◆ Instructions to follow
Type out the full set of entries again, unchanged.

Collected data
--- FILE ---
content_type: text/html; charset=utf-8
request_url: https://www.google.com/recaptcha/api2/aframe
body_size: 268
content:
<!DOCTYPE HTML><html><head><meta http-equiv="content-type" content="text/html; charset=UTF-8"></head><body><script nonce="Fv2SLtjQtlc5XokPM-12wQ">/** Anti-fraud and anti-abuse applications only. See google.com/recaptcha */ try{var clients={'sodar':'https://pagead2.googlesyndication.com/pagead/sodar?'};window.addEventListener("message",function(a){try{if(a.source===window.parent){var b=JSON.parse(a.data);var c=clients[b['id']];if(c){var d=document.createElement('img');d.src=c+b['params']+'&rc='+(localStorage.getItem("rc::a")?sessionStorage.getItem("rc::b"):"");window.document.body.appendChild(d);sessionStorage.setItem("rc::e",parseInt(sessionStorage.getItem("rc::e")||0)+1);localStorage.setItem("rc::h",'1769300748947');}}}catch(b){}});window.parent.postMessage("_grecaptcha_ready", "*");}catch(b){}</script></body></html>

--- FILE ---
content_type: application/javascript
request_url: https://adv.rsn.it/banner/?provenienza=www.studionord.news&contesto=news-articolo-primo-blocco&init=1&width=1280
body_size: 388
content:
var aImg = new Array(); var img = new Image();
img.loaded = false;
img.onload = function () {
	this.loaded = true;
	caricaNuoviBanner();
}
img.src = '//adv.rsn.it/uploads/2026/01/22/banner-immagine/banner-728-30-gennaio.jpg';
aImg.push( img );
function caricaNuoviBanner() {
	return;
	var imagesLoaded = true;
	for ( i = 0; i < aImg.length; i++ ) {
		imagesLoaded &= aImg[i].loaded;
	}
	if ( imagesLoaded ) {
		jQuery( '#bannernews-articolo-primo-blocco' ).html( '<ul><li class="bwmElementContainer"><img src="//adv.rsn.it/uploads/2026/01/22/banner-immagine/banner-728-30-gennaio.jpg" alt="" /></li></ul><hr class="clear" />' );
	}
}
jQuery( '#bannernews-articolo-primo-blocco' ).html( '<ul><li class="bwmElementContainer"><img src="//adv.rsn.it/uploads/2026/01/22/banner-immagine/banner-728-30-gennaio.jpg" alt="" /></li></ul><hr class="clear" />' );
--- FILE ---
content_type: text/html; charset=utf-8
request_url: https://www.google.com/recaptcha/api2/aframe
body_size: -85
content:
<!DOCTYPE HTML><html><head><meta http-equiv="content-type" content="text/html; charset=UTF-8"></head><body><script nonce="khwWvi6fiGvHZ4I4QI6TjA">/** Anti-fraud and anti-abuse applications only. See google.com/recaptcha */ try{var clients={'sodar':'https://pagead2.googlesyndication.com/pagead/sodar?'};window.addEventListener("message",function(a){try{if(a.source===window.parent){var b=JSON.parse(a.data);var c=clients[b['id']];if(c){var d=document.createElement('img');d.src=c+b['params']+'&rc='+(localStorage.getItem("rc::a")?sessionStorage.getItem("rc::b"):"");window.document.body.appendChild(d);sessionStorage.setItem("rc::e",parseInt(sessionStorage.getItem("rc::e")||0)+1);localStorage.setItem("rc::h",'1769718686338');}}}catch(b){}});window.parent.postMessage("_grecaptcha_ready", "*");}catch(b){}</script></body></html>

◆ Problem solution
--- FILE ---
content_type: text/html; charset=utf-8
request_url: https://www.google.com/recaptcha/api2/aframe
body_size: 268
content:
<!DOCTYPE HTML><html><head><meta http-equiv="content-type" content="text/html; charset=UTF-8"></head><body><script nonce="Fv2SLtjQtlc5XokPM-12wQ">/** Anti-fraud and anti-abuse applications only. See google.com/recaptcha */ try{var clients={'sodar':'https://pagead2.googlesyndication.com/pagead/sodar?'};window.addEventListener("message",function(a){try{if(a.source===window.parent){var b=JSON.parse(a.data);var c=clients[b['id']];if(c){var d=document.createElement('img');d.src=c+b['params']+'&rc='+(localStorage.getItem("rc::a")?sessionStorage.getItem("rc::b"):"");window.document.body.appendChild(d);sessionStorage.setItem("rc::e",parseInt(sessionStorage.getItem("rc::e")||0)+1);localStorage.setItem("rc::h",'1769300748947');}}}catch(b){}});window.parent.postMessage("_grecaptcha_ready", "*");}catch(b){}</script></body></html>

--- FILE ---
content_type: application/javascript
request_url: https://adv.rsn.it/banner/?provenienza=www.studionord.news&contesto=news-articolo-primo-blocco&init=1&width=1280
body_size: 388
content:
var aImg = new Array(); var img = new Image();
img.loaded = false;
img.onload = function () {
	this.loaded = true;
	caricaNuoviBanner();
}
img.src = '//adv.rsn.it/uploads/2026/01/22/banner-immagine/banner-728-30-gennaio.jpg';
aImg.push( img );
function caricaNuoviBanner() {
	return;
	var imagesLoaded = true;
	for ( i = 0; i < aImg.length; i++ ) {
		imagesLoaded &= aImg[i].loaded;
	}
	if ( imagesLoaded ) {
		jQuery( '#bannernews-articolo-primo-blocco' ).html( '<ul><li class="bwmElementContainer"><img src="//adv.rsn.it/uploads/2026/01/22/banner-immagine/banner-728-30-gennaio.jpg" alt="" /></li></ul><hr class="clear" />' );
	}
}
jQuery( '#bannernews-articolo-primo-blocco' ).html( '<ul><li class="bwmElementContainer"><img src="//adv.rsn.it/uploads/2026/01/22/banner-immagine/banner-728-30-gennaio.jpg" alt="" /></li></ul><hr class="clear" />' );
--- FILE ---
content_type: text/html; charset=utf-8
request_url: https://www.google.com/recaptcha/api2/aframe
body_size: -85
content:
<!DOCTYPE HTML><html><head><meta http-equiv="content-type" content="text/html; charset=UTF-8"></head><body><script nonce="khwWvi6fiGvHZ4I4QI6TjA">/** Anti-fraud and anti-abuse applications only. See google.com/recaptcha */ try{var clients={'sodar':'https://pagead2.googlesyndication.com/pagead/sodar?'};window.addEventListener("message",function(a){try{if(a.source===window.parent){var b=JSON.parse(a.data);var c=clients[b['id']];if(c){var d=document.createElement('img');d.src=c+b['params']+'&rc='+(localStorage.getItem("rc::a")?sessionStorage.getItem("rc::b"):"");window.document.body.appendChild(d);sessionStorage.setItem("rc::e",parseInt(sessionStorage.getItem("rc::e")||0)+1);localStorage.setItem("rc::h",'1769718686338');}}}catch(b){}});window.parent.postMessage("_grecaptcha_ready", "*");}catch(b){}</script></body></html>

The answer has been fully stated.